__Action item 1__.
Retype the stretch of the cryptocurrency regulation article from "Why regulating cryptocurrency" through "partnerships to crumble.".
__Action item 2__.
In the cryptocurrency regulation article, who has fought against regulation for years?
** Provided text follows **
20 Nov Why the US needs cryptocurrency regulations
Cryptocurrencies have built a reputation in the industry with headlines calling out shady transactions, massive scams, and fraud. But all of the bad press in the US stems from the lack of governance over how cryptocurrency is handled, and it’s time to consider regulation as a form of damage control.
Although founders built digital currencies as an opportunity for risk-takers to explore new ventures in the market, its freedom created a legitimacy problem that only standardized rules can fix. Crypto purists have fought against regulation for years, but they need to consider how it could transform the industry.
Why regulating cryptocurrency is a good thing
Bringing order and structure to crypto validates its presence in the industry, which in turn helps foster business exchanges and partnerships. We’re seeing a current pattern where crypto partnerships gain explosive momentum in the initial stages because of spiking activity from excited investors, but because regulation can’t prevent crypto from being overvalued, investors quickly pull back, causing partnerships to crumble.
** End of Provided text **
** Extracted records follows **
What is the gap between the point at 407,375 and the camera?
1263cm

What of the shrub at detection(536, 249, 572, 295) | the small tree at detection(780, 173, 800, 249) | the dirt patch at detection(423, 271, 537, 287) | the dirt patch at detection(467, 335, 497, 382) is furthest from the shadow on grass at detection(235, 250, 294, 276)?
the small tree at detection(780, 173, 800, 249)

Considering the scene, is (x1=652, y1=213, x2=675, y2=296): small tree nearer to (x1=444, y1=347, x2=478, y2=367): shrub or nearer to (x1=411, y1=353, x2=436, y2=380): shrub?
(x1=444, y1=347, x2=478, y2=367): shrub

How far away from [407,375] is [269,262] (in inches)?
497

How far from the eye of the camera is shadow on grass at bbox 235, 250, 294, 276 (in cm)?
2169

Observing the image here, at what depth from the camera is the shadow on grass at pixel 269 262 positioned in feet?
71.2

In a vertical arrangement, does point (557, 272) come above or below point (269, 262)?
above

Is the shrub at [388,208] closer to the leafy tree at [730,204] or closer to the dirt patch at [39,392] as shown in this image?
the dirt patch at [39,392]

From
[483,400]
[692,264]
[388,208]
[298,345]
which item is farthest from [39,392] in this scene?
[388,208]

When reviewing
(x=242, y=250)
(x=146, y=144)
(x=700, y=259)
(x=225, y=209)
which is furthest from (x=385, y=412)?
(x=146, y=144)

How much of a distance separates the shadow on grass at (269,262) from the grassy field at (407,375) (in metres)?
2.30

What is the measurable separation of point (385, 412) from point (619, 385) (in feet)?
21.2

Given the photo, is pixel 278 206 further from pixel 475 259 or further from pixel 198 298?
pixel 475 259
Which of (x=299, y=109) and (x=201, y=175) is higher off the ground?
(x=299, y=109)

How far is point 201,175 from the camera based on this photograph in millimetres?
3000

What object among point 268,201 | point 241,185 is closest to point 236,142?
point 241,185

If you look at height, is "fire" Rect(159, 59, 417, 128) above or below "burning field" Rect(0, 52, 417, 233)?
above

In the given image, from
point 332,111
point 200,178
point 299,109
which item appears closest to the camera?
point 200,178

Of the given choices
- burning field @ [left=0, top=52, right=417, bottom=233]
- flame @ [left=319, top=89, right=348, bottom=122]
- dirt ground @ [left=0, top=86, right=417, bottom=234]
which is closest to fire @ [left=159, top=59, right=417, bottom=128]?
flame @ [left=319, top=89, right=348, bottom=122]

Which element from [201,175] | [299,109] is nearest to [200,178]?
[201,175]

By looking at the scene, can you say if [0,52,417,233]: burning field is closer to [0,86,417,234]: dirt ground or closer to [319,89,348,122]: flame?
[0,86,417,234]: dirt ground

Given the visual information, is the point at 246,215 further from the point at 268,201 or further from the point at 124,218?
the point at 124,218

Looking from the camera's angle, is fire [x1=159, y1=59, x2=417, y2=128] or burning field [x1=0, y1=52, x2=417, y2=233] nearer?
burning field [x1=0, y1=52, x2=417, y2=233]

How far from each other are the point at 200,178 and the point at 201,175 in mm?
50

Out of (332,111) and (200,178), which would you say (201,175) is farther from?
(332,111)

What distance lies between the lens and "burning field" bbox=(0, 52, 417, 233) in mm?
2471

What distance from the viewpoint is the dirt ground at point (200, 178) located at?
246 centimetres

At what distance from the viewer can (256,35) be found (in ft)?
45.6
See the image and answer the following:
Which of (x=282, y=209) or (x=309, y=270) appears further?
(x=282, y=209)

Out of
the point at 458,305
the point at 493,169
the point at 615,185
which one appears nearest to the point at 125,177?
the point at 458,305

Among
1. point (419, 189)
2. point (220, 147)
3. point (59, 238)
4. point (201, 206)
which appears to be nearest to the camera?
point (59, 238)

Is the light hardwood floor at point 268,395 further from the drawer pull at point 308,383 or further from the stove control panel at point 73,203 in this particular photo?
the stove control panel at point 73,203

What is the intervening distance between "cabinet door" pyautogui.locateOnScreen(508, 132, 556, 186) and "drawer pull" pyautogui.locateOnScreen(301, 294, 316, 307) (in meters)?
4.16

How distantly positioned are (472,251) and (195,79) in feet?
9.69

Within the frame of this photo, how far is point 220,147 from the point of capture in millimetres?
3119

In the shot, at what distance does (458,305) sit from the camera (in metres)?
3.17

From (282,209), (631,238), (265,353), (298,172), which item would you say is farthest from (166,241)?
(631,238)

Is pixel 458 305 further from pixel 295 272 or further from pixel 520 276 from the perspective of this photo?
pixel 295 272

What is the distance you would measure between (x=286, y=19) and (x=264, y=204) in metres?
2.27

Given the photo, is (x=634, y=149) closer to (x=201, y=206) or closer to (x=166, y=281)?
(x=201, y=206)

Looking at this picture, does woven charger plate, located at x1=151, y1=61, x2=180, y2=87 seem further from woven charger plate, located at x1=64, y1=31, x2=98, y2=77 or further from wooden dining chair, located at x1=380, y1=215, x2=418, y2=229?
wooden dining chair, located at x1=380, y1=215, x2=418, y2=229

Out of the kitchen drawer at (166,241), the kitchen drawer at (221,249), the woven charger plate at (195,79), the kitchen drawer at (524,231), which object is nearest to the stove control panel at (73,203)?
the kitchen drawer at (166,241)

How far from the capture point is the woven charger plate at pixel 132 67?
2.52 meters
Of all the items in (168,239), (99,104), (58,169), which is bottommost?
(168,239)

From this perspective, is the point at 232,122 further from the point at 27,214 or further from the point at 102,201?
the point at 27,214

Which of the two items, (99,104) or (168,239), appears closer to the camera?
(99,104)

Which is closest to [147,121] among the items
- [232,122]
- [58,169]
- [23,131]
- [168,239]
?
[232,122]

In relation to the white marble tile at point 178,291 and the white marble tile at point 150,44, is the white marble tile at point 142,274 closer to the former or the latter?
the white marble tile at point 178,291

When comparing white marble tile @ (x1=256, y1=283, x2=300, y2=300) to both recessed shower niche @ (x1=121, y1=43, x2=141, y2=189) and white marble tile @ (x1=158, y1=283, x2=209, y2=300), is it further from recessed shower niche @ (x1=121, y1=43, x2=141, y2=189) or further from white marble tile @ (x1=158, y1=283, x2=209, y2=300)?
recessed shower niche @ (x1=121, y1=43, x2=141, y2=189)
** End of Extracted records **
__Task solution 1__.
Why regulating cryptocurrency is a good thing
Bringing order and structure to crypto validates its presence in the industry, which in turn helps foster business exchanges and partnerships. We’re seeing a current pattern where crypto partnerships gain explosive momentum in the initial stages because of spiking activity from excited investors, but because regulation can’t prevent crypto from being overvalued, investors quickly pull back, causing partnerships to crumble.

__Task solution 2__.
Crypto purists